There are two issues in this appeal. First, the Tribunal must determine whether the appellant's rebate application is statute-barred under subsection 120(8) of the Act. Second, if the first issue is answered in the negative, the Tribunal must determine whether the appellant is entitled to the rebate for which it applied.

Paragraph 120(3)(a) and subsection 120(8) of the Act read as follows:

120.(3) Subject to this section, where a person who, as of January 1, 1991, is registered under Subdivision d of Division V of Part IX has any tax-paid goods in inventory at the beginning of that day,

(a) where the tax-paid goods are goods other than used goods, the Minister shall, on application made by the person, pay to that person a rebate in accordance with subsections (5) and (8).

120.(8) No rebate shall be paid under this section unless the application therefor is filed with the Minister before 1992.

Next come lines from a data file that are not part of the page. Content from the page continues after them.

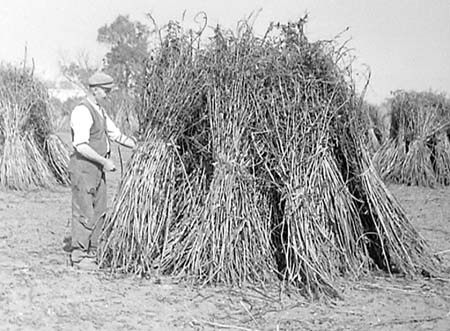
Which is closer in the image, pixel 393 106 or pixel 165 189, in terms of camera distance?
pixel 165 189

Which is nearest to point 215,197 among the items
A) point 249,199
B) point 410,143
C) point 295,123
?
point 249,199

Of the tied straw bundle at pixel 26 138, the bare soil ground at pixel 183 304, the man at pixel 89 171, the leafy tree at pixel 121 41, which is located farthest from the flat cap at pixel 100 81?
the leafy tree at pixel 121 41

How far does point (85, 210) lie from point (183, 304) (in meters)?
1.43

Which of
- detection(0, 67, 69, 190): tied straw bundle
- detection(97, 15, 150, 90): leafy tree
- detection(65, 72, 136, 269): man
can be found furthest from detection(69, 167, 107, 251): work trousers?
detection(97, 15, 150, 90): leafy tree

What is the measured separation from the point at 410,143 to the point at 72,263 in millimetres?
8772

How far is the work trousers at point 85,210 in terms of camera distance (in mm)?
6445

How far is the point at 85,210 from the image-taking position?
648 centimetres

In her brief, counsel for the appellant stated that the appellant's accountant had filed a late rebate application for another client, which application was accepted by the respondent. Counsel submitted that this example showed that some discretion is available in dealing with late rebate applications and that fairness dictates that, in light of the circumstances in this case, the appellant's application should be accepted. Counsel also argued that an ambiguity exists between subsections 120(6) and (8) and section 68 of the Act, which, when read together, counsel submitted, provide that a taxpayer is entitled to apply for a refund thereunder within two years of the date of overpayment. Counsel argued that case law supports the position that ambiguity is to be read in favour of the appellant. [4]

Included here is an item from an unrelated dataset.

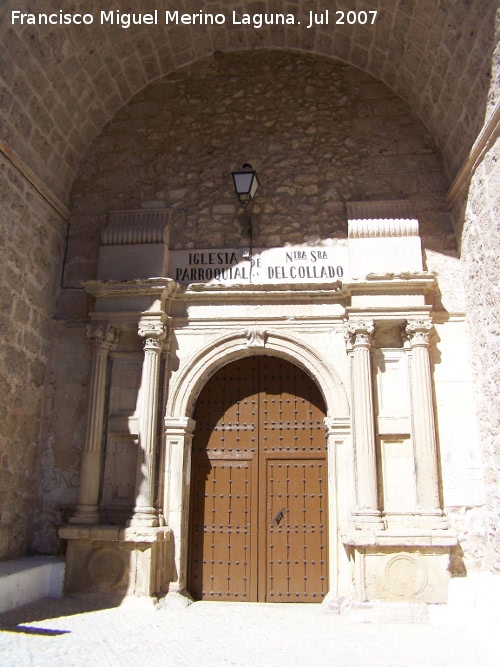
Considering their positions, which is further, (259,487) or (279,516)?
(259,487)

Counsel for the respondent submitted that the provisions of Parts VI and VII of Schedule III to the Act should only be applied in circumstances where section 120 of the Act is silent. Counsel further argued that, as the time limitation in subsection 120(8) of the Act is clearly identified, the time limitation in section 68 of the Act does not apply to rebate applications. Counsel added that, if Parliament had intended for the limitation period in section 68 of the Act to apply to rebate applications, it would not have established a specific time limitation in subsection 120(8) of the Act.

The Tribunal is of the opinion that the wording of subsection 120(8) of the Act makes clear that Parliament considered the date by which rebate applications had to be submitted and that, under subsection 120(8) of the Act, such applications must be filed before 1992. The agreed statement of facts indicates that, although the application was dated before 1992, it was filed by the appellant on January 30, 1992. Further, the appellant, in its brief, admits that the application was submitted late. In the absence of any other evidence, the Tribunal is not persuaded that the application was filed before 1992.

Although the Tribunal sympathizes with the appellant, it has no basis on which to conclude that the appellant properly filed a rebate application with the respondent. Furthermore, as previous Tribunal decisions [5] make clear, the Tribunal has no jurisdiction to apply principles of equity.

Accordingly, the appeal is dismissed.


[ Table of Contents]

1. R.S.C. 1985, c. E-15.

2. S.C. 1990, c. 45, s. 12.

3. SOR/91-499, August 14, 1991, Canada Gazette Part II, Vol. 125, No. 18 at 2912.

4. See, for instance, Stubart Investments Limited v. Her Majesty The Queen , [1984] 1 S.C.R. 536; and AMOCO Canada Petroleum Company Ltd. v. The Minister of National Revenue , 85 D.T.C. 5169.

5. See, for instance, Pelletrex Ltée v. The Minister of National Revenue , Appeal No. AP-89-274, October 15, 1991, and decisions referred to therein.